PwC then focused on the latter group to find out more information about the nature of this repositioning and discovered that respondents from America (40 per cent) and Europe (34 per cent) were the most prepared to reposition. However, there was a significant difference between the two regions.
In Europe, there appears to be a significant shift towards generation. i.e. away from transmission. In total, 71 per cent of the 34 per cent of European respondents said that they intend to increase their generation, and 47 per cent of the 34 per cent are planning to reduce their presence in transmission. Clearly, there is an overlap between the two groups, and, indeed, two-thirds of the European respondents that said they were exiting, or intending to exit, transmission said they were bulking up in generation.

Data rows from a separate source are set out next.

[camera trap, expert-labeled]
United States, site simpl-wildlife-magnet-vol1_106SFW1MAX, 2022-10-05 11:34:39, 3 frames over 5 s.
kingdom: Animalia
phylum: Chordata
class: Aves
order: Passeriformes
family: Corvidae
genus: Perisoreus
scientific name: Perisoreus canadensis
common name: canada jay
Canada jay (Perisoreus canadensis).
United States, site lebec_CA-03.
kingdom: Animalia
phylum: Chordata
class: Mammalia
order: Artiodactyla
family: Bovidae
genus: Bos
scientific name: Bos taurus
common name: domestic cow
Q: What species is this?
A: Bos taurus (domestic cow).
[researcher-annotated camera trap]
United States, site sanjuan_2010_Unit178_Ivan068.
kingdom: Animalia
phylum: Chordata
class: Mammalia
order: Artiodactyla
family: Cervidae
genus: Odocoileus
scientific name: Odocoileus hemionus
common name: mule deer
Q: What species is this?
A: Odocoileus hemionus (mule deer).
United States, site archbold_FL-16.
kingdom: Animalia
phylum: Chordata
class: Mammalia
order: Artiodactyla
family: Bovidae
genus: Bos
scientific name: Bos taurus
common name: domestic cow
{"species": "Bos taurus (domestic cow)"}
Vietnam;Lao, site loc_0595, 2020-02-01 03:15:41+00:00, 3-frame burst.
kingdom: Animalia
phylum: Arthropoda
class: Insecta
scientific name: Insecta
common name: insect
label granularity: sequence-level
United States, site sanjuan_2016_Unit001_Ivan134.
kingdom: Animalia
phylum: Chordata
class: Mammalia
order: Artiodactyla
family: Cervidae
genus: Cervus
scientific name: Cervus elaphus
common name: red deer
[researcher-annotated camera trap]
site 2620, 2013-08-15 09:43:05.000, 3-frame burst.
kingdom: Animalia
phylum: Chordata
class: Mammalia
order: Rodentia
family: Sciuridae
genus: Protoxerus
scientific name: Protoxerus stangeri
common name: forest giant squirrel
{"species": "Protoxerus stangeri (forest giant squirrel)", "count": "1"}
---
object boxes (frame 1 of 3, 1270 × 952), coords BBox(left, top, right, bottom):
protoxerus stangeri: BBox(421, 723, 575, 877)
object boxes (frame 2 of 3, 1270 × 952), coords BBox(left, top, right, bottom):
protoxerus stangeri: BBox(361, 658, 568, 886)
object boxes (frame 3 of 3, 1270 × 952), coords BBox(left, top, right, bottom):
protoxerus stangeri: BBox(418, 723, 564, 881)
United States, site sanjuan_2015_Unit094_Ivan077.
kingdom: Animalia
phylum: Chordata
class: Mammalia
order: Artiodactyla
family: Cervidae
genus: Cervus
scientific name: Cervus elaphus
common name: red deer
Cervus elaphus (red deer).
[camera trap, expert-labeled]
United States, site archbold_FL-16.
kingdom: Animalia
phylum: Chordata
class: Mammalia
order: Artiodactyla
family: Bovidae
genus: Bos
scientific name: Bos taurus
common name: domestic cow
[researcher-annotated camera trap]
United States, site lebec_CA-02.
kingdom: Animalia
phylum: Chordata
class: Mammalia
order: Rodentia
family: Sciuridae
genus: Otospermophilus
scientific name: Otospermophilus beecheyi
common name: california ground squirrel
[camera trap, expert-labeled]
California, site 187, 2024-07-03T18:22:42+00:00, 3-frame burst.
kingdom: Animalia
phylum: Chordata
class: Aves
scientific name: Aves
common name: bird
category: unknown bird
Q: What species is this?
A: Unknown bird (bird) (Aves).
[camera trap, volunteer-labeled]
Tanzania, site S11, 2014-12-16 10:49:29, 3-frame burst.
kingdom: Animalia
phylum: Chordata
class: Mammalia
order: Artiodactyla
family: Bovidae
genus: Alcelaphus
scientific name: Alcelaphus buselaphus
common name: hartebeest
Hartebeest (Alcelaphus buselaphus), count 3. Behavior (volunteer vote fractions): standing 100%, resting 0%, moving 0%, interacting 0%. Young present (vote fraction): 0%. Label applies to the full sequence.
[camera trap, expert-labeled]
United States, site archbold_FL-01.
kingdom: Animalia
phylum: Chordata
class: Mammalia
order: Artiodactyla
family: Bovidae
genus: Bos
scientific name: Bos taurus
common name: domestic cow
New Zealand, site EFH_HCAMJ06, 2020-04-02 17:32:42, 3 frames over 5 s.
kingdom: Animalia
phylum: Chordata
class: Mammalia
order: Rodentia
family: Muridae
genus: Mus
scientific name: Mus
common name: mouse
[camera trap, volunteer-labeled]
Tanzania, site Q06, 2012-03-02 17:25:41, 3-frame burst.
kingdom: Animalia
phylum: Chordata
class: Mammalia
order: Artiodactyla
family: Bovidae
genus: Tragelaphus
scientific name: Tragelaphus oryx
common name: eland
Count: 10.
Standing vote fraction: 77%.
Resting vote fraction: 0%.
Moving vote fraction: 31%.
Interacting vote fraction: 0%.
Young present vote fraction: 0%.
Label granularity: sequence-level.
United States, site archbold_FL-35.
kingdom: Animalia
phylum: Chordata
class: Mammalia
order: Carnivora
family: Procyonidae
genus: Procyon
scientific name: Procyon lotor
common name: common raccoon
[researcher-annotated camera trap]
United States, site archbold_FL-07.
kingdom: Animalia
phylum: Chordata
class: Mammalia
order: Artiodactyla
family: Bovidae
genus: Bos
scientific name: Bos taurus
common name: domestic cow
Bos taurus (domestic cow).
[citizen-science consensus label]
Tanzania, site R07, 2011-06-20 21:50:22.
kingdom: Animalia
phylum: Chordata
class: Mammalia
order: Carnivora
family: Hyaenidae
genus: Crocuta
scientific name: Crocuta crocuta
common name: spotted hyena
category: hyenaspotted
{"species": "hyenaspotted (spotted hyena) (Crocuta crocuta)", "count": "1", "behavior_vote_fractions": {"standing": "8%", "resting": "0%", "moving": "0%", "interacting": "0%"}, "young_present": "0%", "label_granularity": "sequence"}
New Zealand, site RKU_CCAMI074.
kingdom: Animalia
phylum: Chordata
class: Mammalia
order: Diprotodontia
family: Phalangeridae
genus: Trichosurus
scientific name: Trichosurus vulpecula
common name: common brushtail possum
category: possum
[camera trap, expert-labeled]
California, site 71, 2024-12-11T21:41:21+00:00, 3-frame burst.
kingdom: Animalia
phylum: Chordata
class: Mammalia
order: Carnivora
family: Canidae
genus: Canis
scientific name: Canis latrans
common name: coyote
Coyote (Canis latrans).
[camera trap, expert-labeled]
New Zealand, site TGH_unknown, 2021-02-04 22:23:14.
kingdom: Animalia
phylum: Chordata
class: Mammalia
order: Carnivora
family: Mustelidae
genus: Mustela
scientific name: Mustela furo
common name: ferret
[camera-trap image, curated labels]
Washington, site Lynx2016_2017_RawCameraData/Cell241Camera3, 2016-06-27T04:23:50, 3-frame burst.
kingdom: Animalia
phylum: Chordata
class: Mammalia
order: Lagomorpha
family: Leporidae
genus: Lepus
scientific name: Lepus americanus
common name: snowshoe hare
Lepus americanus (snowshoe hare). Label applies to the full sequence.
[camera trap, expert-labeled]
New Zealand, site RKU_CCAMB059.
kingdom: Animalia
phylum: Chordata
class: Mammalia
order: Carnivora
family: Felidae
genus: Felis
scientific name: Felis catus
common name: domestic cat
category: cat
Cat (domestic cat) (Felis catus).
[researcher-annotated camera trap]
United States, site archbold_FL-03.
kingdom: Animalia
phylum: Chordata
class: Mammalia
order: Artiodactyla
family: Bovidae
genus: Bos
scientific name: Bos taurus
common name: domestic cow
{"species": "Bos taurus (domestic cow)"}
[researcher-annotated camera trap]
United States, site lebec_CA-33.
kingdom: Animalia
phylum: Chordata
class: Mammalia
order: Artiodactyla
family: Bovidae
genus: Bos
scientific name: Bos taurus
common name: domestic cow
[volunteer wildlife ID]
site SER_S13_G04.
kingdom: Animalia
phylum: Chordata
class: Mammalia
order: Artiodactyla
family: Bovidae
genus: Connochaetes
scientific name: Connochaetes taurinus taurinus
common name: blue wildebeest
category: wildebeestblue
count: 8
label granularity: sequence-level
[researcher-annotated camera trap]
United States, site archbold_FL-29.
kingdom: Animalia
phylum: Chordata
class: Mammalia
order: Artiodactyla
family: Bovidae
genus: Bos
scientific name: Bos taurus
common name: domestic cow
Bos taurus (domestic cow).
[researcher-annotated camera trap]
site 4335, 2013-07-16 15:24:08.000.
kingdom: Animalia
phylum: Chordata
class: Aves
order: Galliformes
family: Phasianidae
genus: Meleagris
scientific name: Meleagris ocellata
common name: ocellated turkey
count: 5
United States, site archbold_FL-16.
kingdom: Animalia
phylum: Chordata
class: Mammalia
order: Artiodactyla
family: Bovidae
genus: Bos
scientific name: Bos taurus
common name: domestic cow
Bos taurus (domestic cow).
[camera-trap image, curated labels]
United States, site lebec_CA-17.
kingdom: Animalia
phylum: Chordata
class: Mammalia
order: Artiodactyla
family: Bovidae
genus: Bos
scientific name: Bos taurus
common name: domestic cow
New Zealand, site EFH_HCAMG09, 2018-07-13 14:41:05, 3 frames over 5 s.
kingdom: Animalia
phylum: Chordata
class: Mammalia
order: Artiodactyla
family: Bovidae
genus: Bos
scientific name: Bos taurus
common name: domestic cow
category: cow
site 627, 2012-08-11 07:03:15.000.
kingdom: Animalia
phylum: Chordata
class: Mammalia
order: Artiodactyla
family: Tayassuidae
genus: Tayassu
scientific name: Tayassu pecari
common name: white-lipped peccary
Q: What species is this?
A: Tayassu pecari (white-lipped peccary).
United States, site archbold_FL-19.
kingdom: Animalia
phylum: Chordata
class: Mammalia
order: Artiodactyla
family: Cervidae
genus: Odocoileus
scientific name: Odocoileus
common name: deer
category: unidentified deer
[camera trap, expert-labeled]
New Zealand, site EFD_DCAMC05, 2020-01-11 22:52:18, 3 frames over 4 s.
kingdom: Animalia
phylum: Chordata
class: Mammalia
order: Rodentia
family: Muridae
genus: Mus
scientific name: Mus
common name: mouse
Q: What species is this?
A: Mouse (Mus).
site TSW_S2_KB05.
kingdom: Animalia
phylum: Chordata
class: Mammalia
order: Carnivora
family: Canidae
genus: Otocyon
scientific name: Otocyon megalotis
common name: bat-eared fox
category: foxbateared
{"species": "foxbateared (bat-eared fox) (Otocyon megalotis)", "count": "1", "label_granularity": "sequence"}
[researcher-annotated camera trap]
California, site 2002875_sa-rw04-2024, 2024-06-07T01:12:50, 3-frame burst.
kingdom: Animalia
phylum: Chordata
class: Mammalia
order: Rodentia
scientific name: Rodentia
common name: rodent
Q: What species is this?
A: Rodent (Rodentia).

The picture in the USA is the opposite. There, 47 per cent of repositioning utilities intend to increase their presence in transmission and distribution. According to PwC, infrastructure investment is top of the list of opportunities among USA respondents, as higher costs and regulatory limits on end-use price have impeded the attractiveness of generation.
Steppping up to the plate
PwC’s 2006 survey showed that although utilities acknowledged that significant change had to take place in the industry to combat the threats of security of supply and climate change, they felt impotent because of regulatory uncertainty. It is heartening to see that in this year’s survey, the global power utility industry now appears ready to face these challenges head-on.